• To be done:
Please reproduce the passage on making a wrought-iron fence safe for dogs, from "Wrought-iron fences are" to "dog is protected.".

--- Start of Provided passage ---

Wrought-iron fences are often quaint and attractive. The fences are also attractive to smaller or midsized dogs, because they can walk between the bars of the fence. Larger dogs, having an unobstructed view between the bars, may try to walk through the gaps and get stuck. It's not the best fence for a family with a dog, but removing and replacing it is very costly. If you can't change the fence, you can add to it so that your dog is protected.
What You'll Need
- Tape measure
- Plastic or wire fencing roll
- Zip ties
- Wire cutter
- Spray paint
Measure the length and height of the wrought-iron fence. Buy at least that length of wire mesh fencing of a suitable height. Measure the height of the wrought-iron fence, from the topmost horizontal bar to the ground, to get the height for your mesh fencing. Determine the best fencing to use for your dog. You may be able to use chicken wire for a small, sedate dog. For a particularly rambunctious dog, use chain-link fencing, although it's harder to work with.

--- End of Provided passage ---
--- Start of Information provided ---

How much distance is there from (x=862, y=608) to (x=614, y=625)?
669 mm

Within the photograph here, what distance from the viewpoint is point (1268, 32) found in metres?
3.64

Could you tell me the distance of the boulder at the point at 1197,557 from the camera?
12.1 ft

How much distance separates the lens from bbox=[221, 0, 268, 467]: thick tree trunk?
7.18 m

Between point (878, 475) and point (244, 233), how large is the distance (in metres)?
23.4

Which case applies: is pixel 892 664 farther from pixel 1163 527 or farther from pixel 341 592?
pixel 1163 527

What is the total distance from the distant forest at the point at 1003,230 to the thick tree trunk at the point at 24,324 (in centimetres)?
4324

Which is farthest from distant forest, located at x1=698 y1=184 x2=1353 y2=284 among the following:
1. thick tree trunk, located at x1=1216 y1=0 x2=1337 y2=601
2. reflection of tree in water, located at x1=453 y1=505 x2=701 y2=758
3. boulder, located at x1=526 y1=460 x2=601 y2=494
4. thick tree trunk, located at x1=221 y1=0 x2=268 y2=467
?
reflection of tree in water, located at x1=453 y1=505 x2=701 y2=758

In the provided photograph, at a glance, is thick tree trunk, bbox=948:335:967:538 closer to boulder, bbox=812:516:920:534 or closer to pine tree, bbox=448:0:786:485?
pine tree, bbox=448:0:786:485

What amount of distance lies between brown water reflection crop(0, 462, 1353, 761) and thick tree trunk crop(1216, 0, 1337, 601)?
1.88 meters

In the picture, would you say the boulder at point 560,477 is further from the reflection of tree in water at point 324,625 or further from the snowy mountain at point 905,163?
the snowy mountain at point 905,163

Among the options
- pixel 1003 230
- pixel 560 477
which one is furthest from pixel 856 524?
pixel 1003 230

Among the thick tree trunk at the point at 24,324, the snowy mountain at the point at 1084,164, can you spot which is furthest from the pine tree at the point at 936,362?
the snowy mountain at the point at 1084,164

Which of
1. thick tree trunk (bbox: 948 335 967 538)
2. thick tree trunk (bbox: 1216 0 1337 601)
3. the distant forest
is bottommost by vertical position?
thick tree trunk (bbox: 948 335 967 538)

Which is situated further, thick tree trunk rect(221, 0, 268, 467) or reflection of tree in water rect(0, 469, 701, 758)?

--- End of Information provided ---

• Solved exercise:
Wrought-iron fences are often quaint and attractive. The fences are also attractive to smaller or midsized dogs, because they can walk between the bars of the fence. Larger dogs, having an unobstructed view between the bars, may try to walk through the gaps and get stuck. It's not the best fence for a family with a dog, but removing and replacing it is very costly. If you can't change the fence, you can add to it so that your dog is protected.